Kurator für Botanik (fast) ohne Pflanzen – was es damit auf sich hat
Wenn ich beschreiben soll, für welche Organismengruppen ich in meinem neuen Job zuständig bin, dann klappt das am besten im Ausschlussverfahren: „fast alles was nicht blüht und trotzdem kein Tier ist“ trifft es ganz gut.
Im August 2017 bin ich nach neun Jahren am Natural History Museum in London zurück nach Deutschland gekommen. Als Kurator bin ich nun hier in Stuttgart verantwortlich für den Erhalt, die Entwicklung und eine möglichst optimale Nutzung eines rund 400 000 Objekte umfassenden Teils der Botanischen Sammlung. Dieser Teil umfasst von den Cyanobakterien, Schleimpilzen und verschiedensten Algengruppen bis hin zu den „echten“ Pilzen und den Moosen fast alles, was Botaniker historisch als Kryptogamen (den versteckt Blühenden) bezeichnet haben. In Wahrheit „blühen“ diese Organismen aber überhaupt nicht und bis auf die Moose handelt es sich auch nicht um Pflanzen. Genetisch sind Pilze und auch viele Algen von den Pflanzen ebenso weit entfernt wie eine Kuh von einer Rose.

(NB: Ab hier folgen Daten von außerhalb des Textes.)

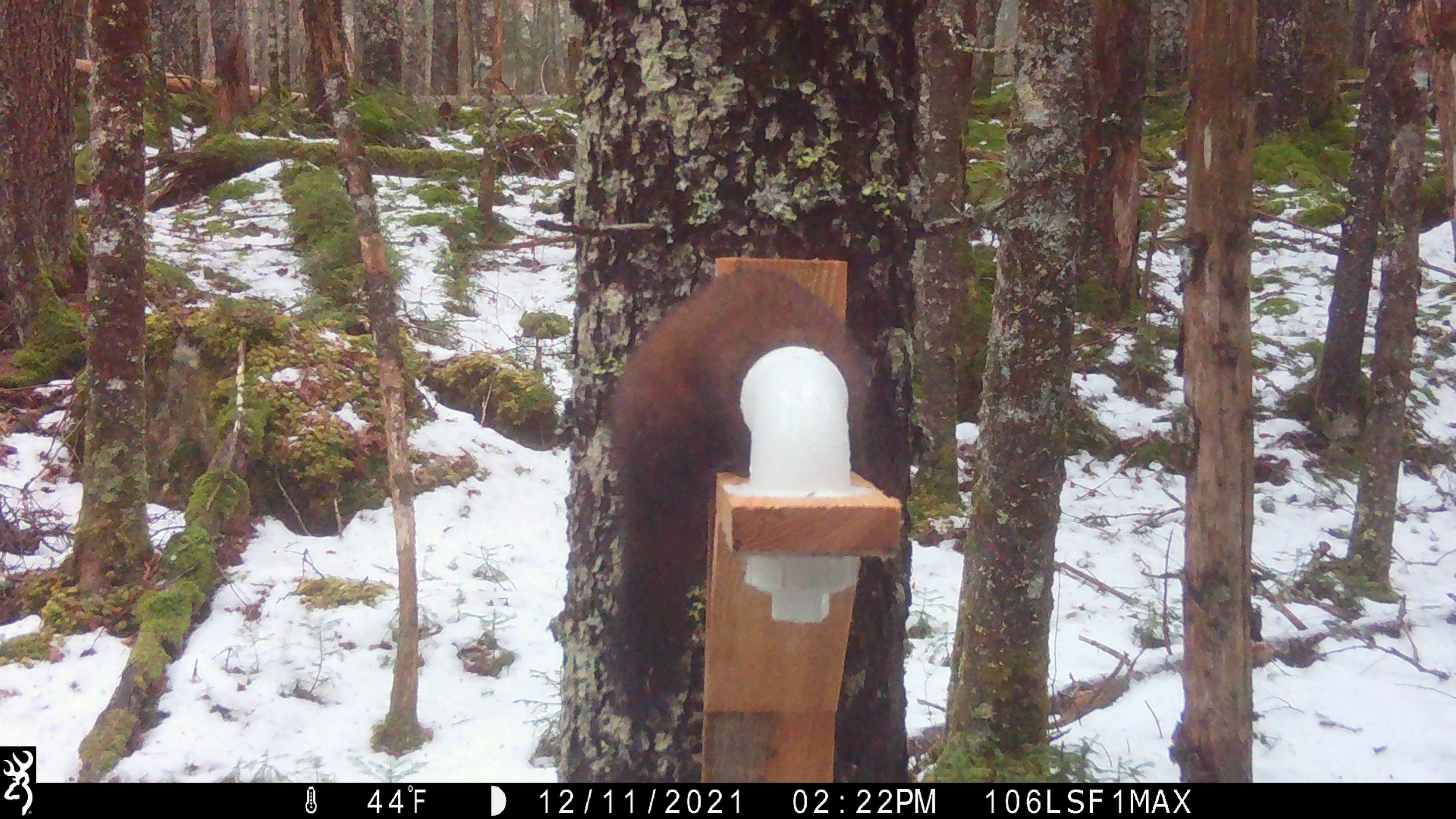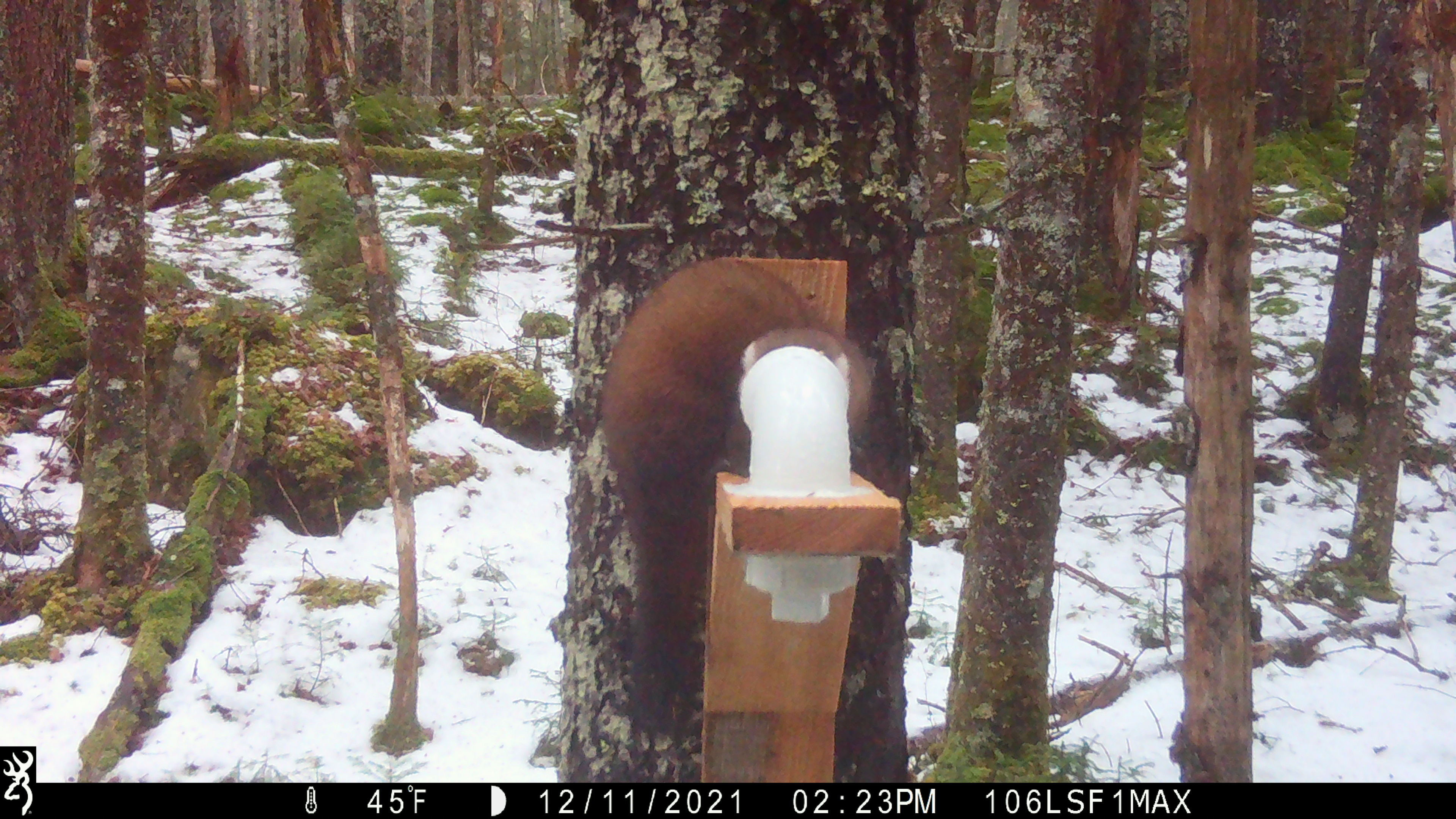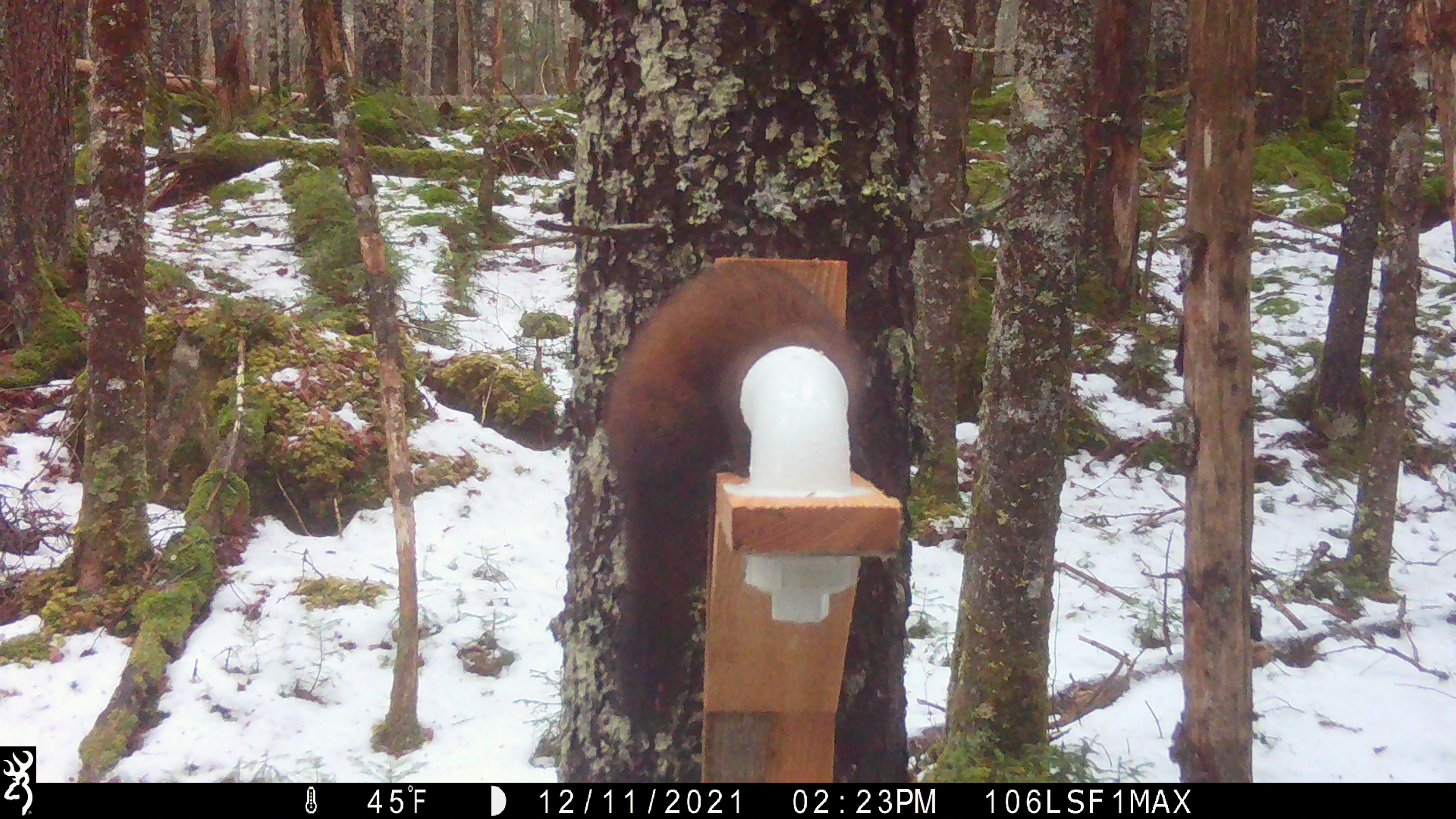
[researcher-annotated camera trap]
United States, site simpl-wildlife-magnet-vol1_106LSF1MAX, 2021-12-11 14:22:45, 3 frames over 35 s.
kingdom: Animalia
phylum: Chordata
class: Mammalia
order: Carnivora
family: Mustelidae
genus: Martes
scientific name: Martes americana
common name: american marten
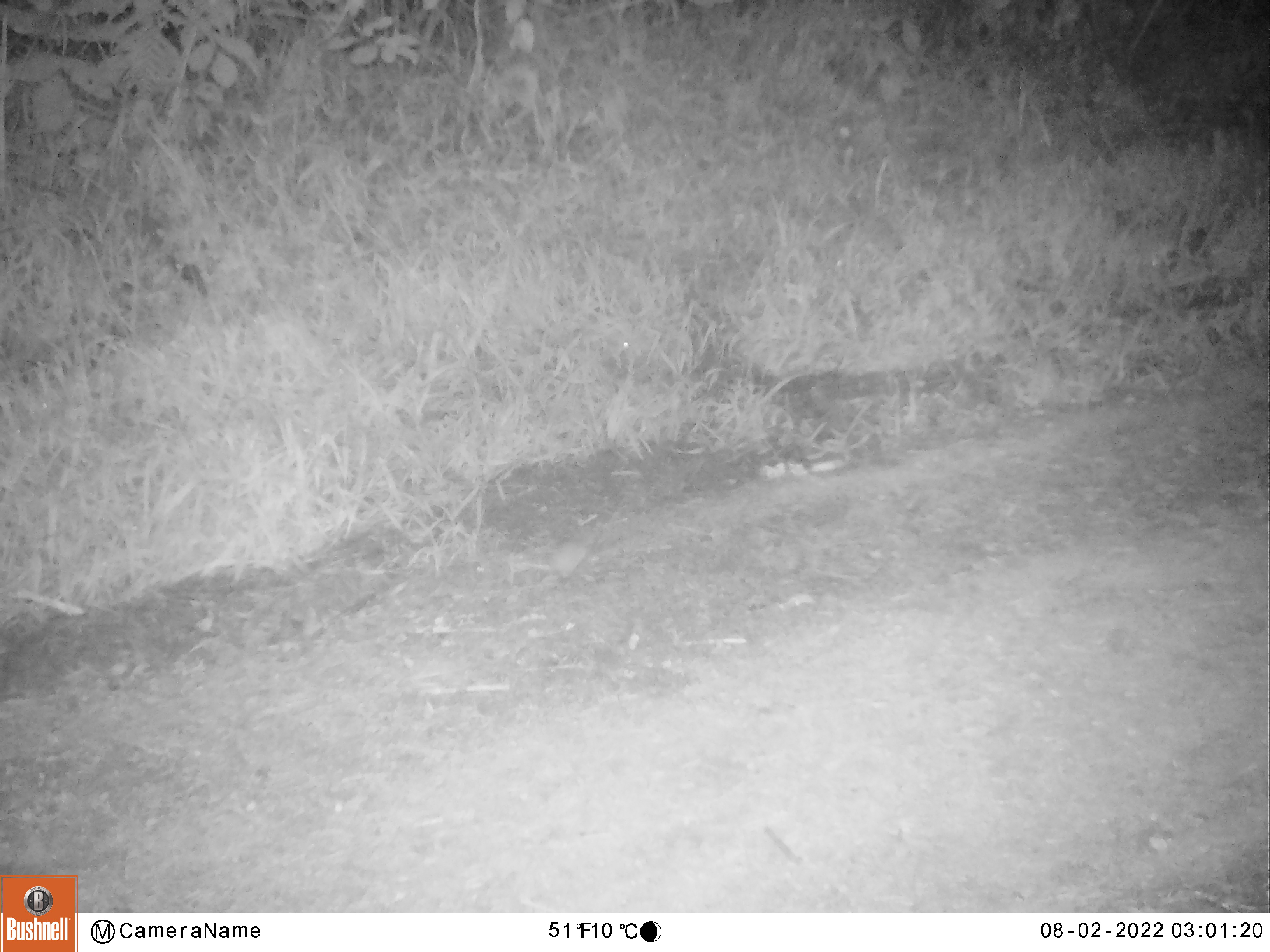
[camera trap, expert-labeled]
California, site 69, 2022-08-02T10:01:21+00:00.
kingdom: Animalia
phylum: Chordata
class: Mammalia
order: Rodentia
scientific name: Rodentia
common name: mouse or rat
Mouse or rat (Rodentia).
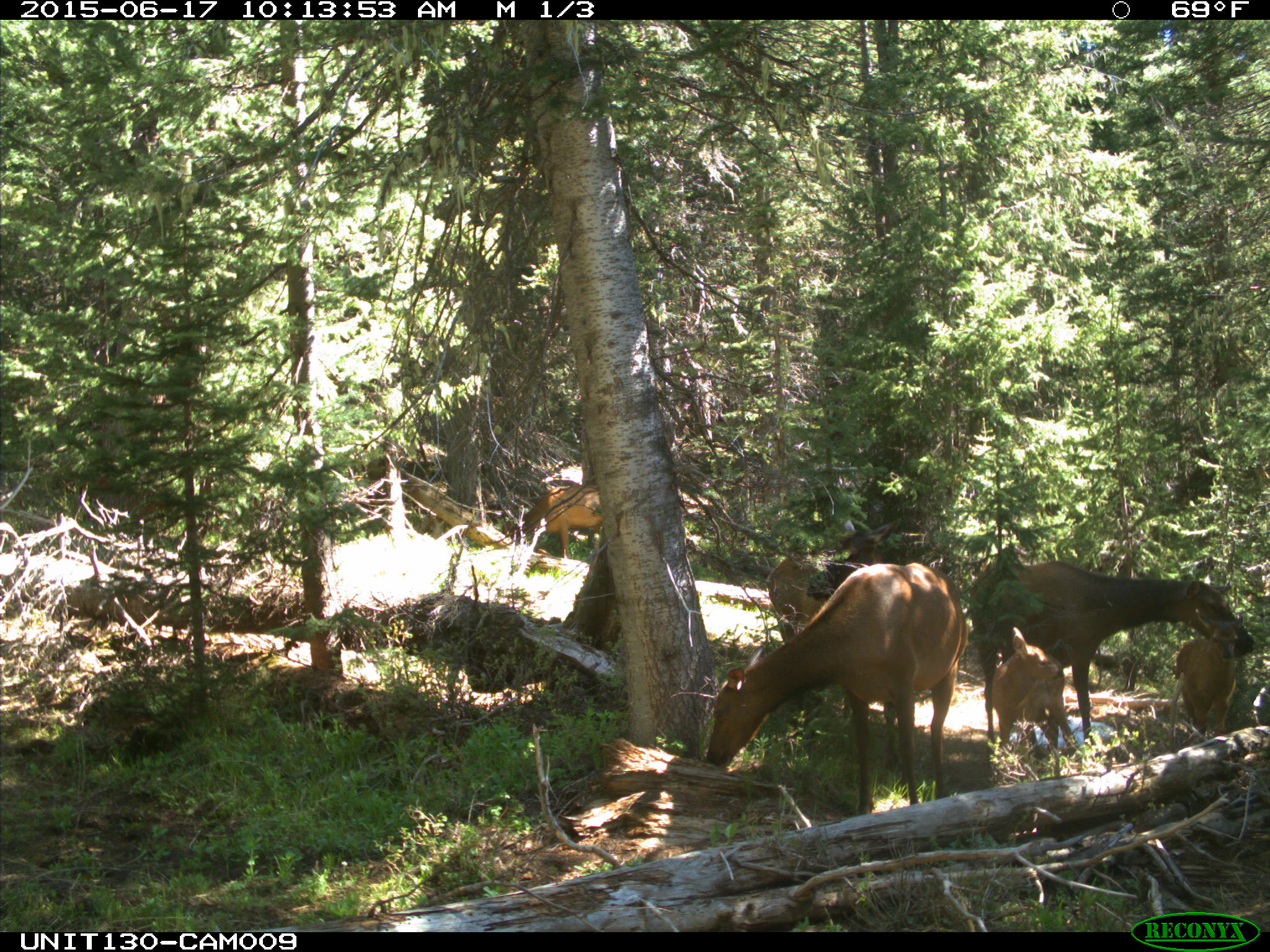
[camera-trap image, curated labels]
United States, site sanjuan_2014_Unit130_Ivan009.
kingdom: Animalia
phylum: Chordata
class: Mammalia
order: Artiodactyla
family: Cervidae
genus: Cervus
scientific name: Cervus elaphus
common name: red deer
Cervus elaphus (red deer).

Meine eigene Forschung konzentriert sich auf die ökologische Gruppe der Flechten. Wer sich mit Flechten beschäftigt, arbeitet automatisch mit einem Gemisch aus Pilzen, Algen und oft noch weiteren Organismen. Bei den Flechten repräsentiert jeder Einzel-„Körper“ nicht nur einen einzigen Organismus, sondern ein ganzes Mini-Ökosystem, denn jede Flechte bestehend aus einem oder mehreren Flechten bildenden Pilz(en), einem Fotosynthese betreibenden Partner (entweder eine Alge oder ein Cyanobakterium – manchmal auch beide!) und einer Vielzahl weiterer überwiegend mikrobieller Komponenten, deren Rolle(n) in der Symbiose wir gerade erst anfangen zu verstehen.